Monday, November 10, 2014

Dostoyevsky on The Matter with Kansas


And why are you so firmly and solemnly convinced that only that which is normal and positive, in a word, his well-being, is good for man? Is the reason never deceived about what is beneficial? It is possible that, as well as loving his own welfare, man is fond of suffering, even passionately fond of it...I am sure that man will never renounce the suffering that comes of ruin and chaos. Why, suffering is the one and only source of knowledge.”

You, like me, may often wonder why USA voters – and others – do things like vote for politicians who want to take away poor people's health care, or to ask the obscenely rich to pay less tax, or to remove environmental protections against corporate predators, or to burden students with insurmountable personal debt, or to subordinate women – in a word – to make life more difficult for everyone.

I think Dostoyevsky was on to a major part of the explanation in the above passage.

There are undoubtedly a lot of things that go into the creation of the Big Absurdity, but this need to confront the unknown, agonizing realities has to be central. You see USA people, right here in Dayton, living in some of the most luxurious circumstances the world has ever known who are nonetheless as unhappy, dishonest, murderous, suffering and selfish as anyone ever. They see, with an edge to it, the killing or dispossessing millions of people in Viet-Nam or Iraq or elsewhere, and represent it as just the way life is.

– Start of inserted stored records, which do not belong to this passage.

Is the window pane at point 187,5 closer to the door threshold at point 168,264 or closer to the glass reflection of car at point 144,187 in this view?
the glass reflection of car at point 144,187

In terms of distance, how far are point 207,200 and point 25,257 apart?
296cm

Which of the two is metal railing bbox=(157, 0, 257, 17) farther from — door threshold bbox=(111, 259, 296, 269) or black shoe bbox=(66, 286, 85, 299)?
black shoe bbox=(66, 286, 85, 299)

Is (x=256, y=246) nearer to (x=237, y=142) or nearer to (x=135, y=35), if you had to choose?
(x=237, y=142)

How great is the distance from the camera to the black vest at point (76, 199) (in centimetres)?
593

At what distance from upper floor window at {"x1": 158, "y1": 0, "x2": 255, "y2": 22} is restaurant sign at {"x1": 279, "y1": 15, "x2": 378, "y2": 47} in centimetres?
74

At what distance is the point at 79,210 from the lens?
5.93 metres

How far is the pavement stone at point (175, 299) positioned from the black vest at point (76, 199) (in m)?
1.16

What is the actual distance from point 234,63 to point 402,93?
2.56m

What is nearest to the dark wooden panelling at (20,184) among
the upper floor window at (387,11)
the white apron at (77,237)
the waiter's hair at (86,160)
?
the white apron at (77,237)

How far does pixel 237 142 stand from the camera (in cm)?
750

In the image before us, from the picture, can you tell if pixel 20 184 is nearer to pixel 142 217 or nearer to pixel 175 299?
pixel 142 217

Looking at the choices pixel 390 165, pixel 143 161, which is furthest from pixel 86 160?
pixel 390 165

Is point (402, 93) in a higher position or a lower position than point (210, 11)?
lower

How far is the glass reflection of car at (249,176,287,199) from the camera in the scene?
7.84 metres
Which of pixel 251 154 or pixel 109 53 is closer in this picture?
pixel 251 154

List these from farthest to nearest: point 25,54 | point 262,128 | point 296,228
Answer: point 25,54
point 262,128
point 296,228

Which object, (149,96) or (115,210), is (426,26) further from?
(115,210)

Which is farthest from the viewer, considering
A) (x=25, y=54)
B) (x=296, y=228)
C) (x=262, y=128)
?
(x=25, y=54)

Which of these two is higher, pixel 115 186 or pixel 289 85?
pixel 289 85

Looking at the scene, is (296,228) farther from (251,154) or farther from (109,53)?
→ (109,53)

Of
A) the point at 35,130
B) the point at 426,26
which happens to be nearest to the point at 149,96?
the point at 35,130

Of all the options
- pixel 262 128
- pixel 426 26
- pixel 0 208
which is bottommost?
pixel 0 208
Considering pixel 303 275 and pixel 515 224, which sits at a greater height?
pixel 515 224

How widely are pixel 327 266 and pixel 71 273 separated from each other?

It's not like we don't see the situation. Everybody knows. This richest of the wealthy nations has the highest child-poverty rate? Trickle-down economics? Militarization of local community police? Lowering wages for the 99%? Hospitals, medicine and prisons for outlandish profit? The economist's profession? The academy? Psychiatry? Or take Elie Wiesel being conned out of big bucks by Bernie Madoff – it's basic that you can't con a mark who has no larceny in his own heart. It's not that we don't see. We have to own up to it

It's like in “Crime and Punishment” or “The Scarlet Letter.” I think Churchill's statement that the USA will exhaust every alternative possible before choosing to do the right thing applies generally. There is all this suffering and agonizing falsity until the truth is acknowledged.

This public acknowledgement is seen here negatively as “apologizing for America.” Sen. George McGovern said that the walls of the senate chamber reeked with blood, during his attempt to stop the Viet-Nam war, but we weren't ready. Martin Luther King, Jr., said that the US was the greatest purveyor of violence in the world. We had to agonize some more rather than face up and admit it. Almost no one in the Senate now thinks the Viet-Nam war was a good idea, as Jim Webb phrased it not long ago. Very few now think invading Iraq was “a good idea.”

Diane Ravitch's first and most important recommendation for improving education in the USA in her recent book,“The Reign of Error: The Hoax of the Privatization Movement and the Danger to America's Public Schools,” is that we provide every pregnant woman with proper prenatal health care. It's obviously true, but the country needs to suffer a whole lot more – teacher degradation and firings, more teaching to tests, more fear and agony, more personal debt, more loss, more humiliation and discipline, more recrimination and ressentiment - before it can confess and possibly choose to do the necessary thing.